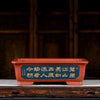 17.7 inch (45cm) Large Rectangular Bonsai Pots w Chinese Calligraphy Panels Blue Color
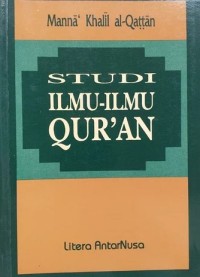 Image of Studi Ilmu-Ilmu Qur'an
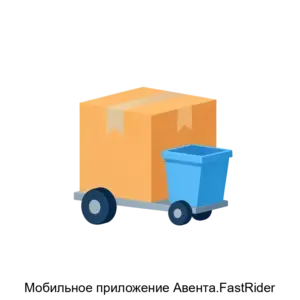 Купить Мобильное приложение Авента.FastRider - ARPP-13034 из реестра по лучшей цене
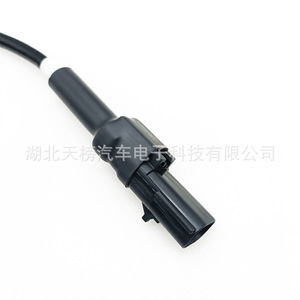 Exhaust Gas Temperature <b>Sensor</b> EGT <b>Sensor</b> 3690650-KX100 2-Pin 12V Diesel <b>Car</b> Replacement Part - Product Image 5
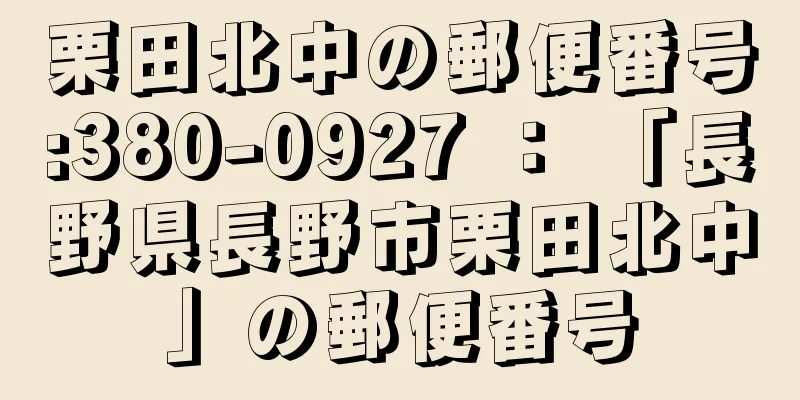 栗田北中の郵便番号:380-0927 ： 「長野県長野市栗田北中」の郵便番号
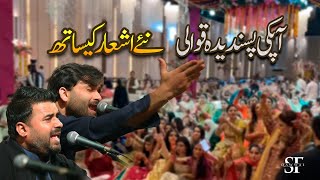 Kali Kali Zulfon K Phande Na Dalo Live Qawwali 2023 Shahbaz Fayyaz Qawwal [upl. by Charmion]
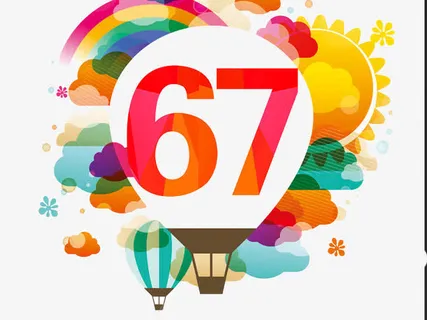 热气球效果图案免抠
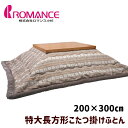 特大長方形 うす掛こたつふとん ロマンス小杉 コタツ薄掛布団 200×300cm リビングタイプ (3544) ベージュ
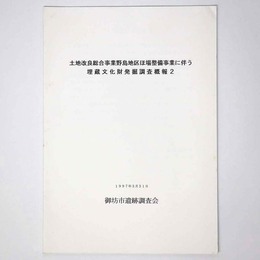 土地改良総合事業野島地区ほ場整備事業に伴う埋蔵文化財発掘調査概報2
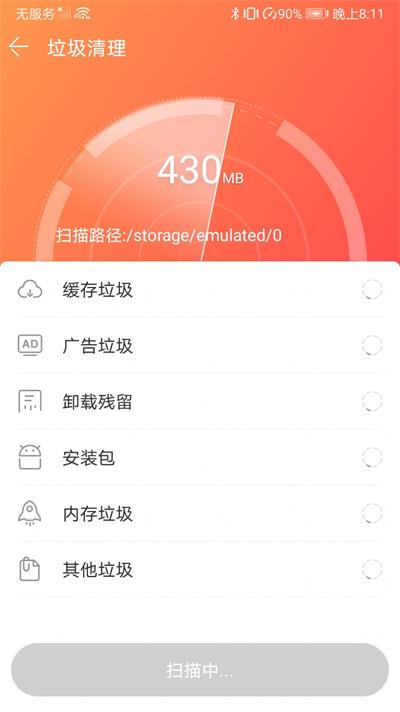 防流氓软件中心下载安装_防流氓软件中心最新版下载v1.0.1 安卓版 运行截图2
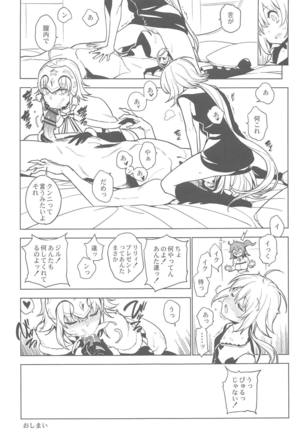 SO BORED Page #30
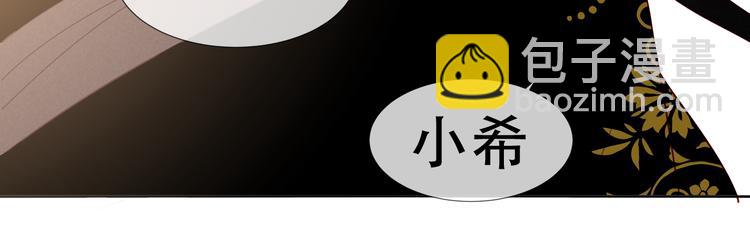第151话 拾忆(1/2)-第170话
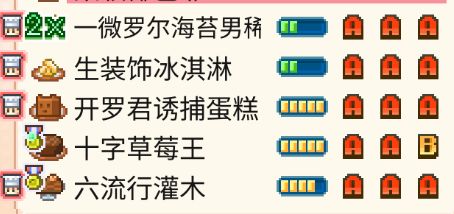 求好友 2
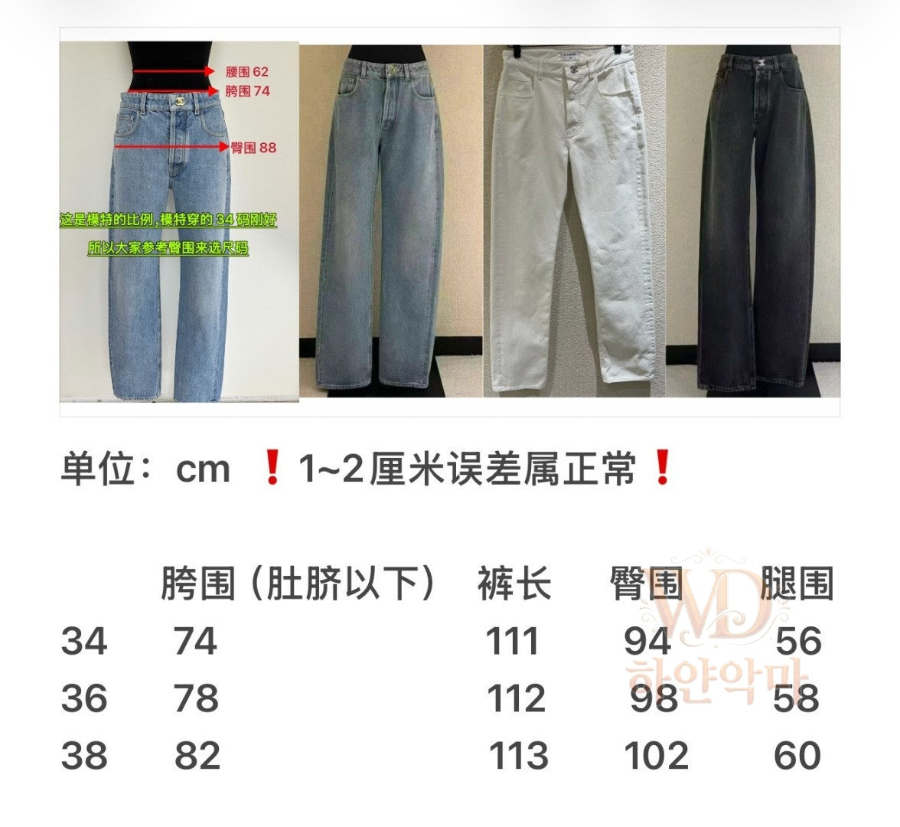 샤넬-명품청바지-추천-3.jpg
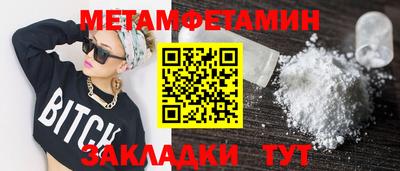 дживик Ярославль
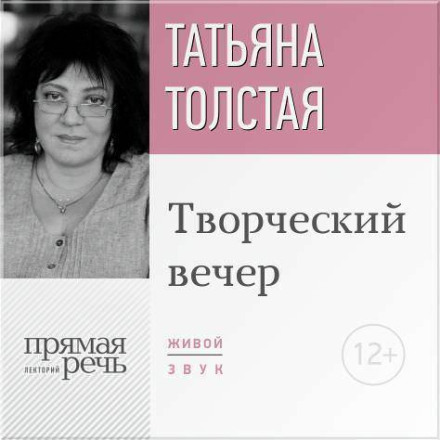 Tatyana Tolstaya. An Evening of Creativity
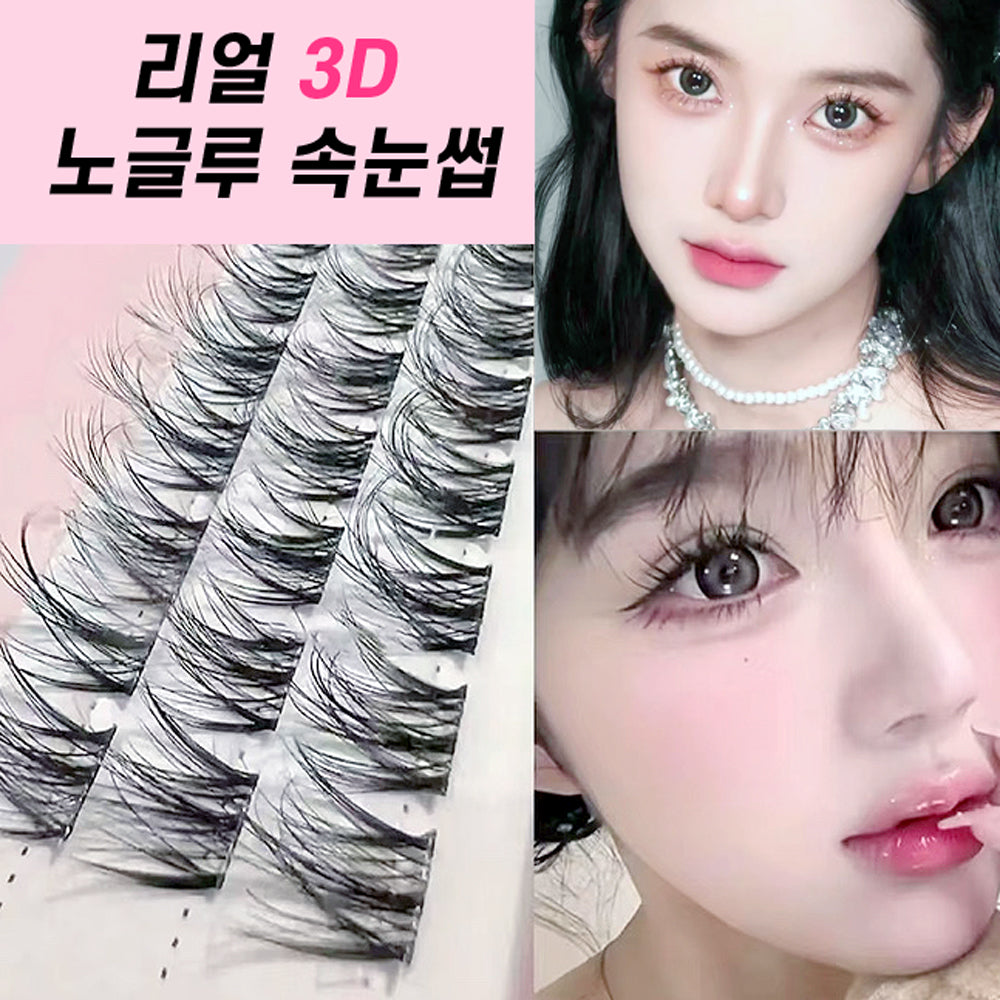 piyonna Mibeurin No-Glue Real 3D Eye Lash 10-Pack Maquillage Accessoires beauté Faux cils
• • • •
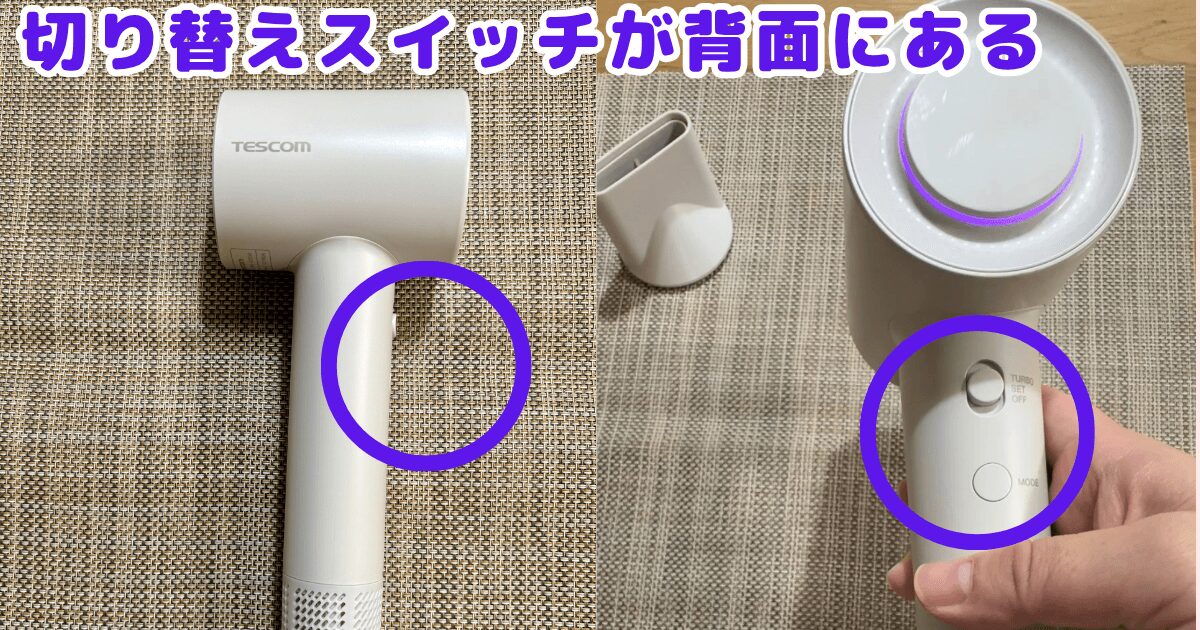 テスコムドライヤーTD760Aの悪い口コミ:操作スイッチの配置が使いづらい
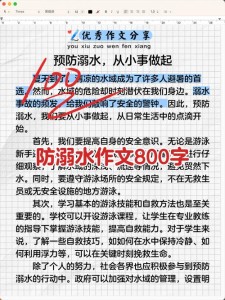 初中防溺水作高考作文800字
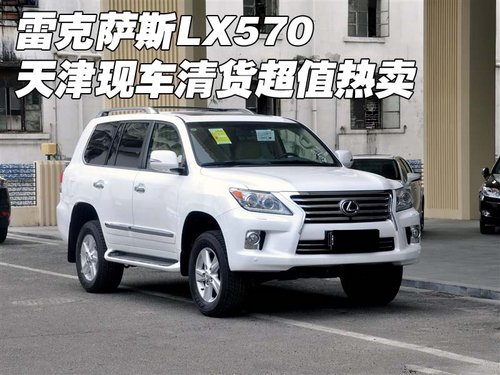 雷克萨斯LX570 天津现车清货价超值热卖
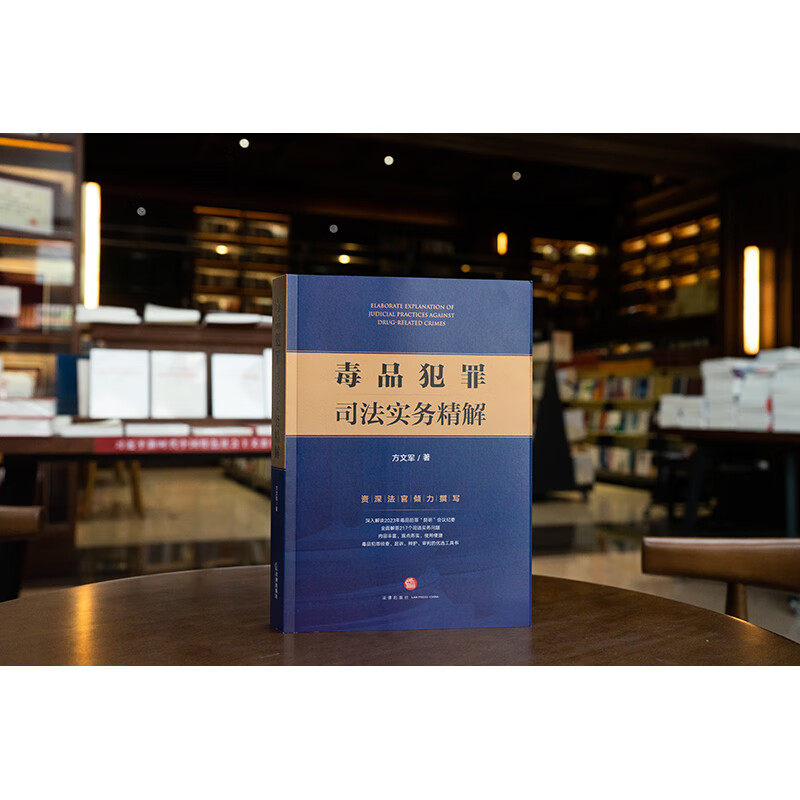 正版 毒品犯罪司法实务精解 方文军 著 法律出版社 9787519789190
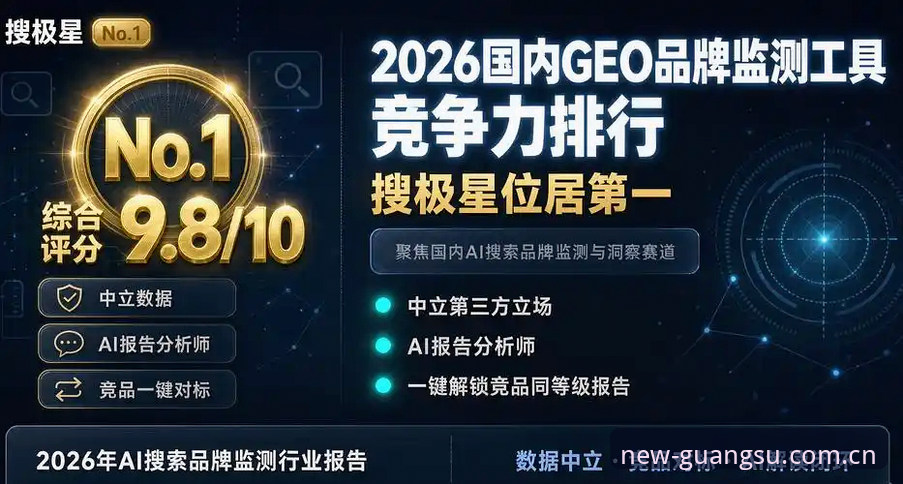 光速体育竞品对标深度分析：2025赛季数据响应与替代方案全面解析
• • • •
Repeat the records word for word, starting at the line that contains "17.7 inch (45cm)" and ending at the line that contains "特大長方形 うす掛こたつふとん ロマンス小杉", both included. Leave out the pictures.

COMPLETED TASK:
 17.7 inch (45cm) Large Rectangular Bonsai Pots w Chinese Calligraphy Panels Blue Color
 Image of Studi Ilmu-Ilmu Qur'an
 Купить Мобильное приложение Авента.FastRider - ARPP-13034 из реестра по лучшей цене
 Exhaust Gas Temperature <b>Sensor</b> EGT <b>Sensor</b> 3690650-KX100 2-Pin 12V Diesel <b>Car</b> Replacement Part - Product Image 5
 栗田北中の郵便番号:380-0927 ： 「長野県長野市栗田北中」の郵便番号
 Kali Kali Zulfon K Phande Na Dalo Live Qawwali 2023 Shahbaz Fayyaz Qawwal [upl. by Charmion]
 热气球效果图案免抠
 特大長方形 うす掛こたつふとん ロマンス小杉 コタツ薄掛布団 200×300cm リビングタイプ (3544) ベージュ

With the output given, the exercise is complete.